[[ RECORDS FOR THIS EXERCISE, beginning ]]

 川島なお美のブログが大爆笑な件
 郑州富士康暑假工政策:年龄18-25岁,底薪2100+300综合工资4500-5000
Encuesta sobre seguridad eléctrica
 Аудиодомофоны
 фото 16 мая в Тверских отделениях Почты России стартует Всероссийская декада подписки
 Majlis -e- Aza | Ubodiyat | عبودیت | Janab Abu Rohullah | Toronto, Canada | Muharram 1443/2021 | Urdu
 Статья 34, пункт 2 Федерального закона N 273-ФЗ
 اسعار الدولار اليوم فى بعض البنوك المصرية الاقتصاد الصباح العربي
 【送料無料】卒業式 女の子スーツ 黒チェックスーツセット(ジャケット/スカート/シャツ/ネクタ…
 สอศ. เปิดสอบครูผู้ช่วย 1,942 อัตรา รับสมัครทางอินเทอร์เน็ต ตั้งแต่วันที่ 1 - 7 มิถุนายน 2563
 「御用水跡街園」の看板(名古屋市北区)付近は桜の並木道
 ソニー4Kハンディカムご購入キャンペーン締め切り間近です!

[[ RECORDS FOR THIS EXERCISE, end ]]
[[ RECORDS FOR THIS EXERCISE, beginning ]]

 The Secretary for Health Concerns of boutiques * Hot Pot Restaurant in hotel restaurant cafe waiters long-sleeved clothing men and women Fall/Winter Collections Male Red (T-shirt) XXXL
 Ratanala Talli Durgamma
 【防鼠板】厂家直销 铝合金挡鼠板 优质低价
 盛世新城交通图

[[ RECORDS FOR THIS EXERCISE, end ]]

**WORK REQUIRED**: The answer is the run of lines above from the line containing "Encuesta sobre seguridad eléctrica" through the line containing "Majlis -e- Aza", copied exactly and alone.

**TASK OUTPUT**:
Encuesta sobre seguridad eléctrica
 Аудиодомофоны
 фото 16 мая в Тверских отделениях Почты России стартует Всероссийская декада подписки
 Majlis -e- Aza | Ubodiyat | عبودیت | Janab Abu Rohullah | Toronto, Canada | Muharram 1443/2021 | Urdu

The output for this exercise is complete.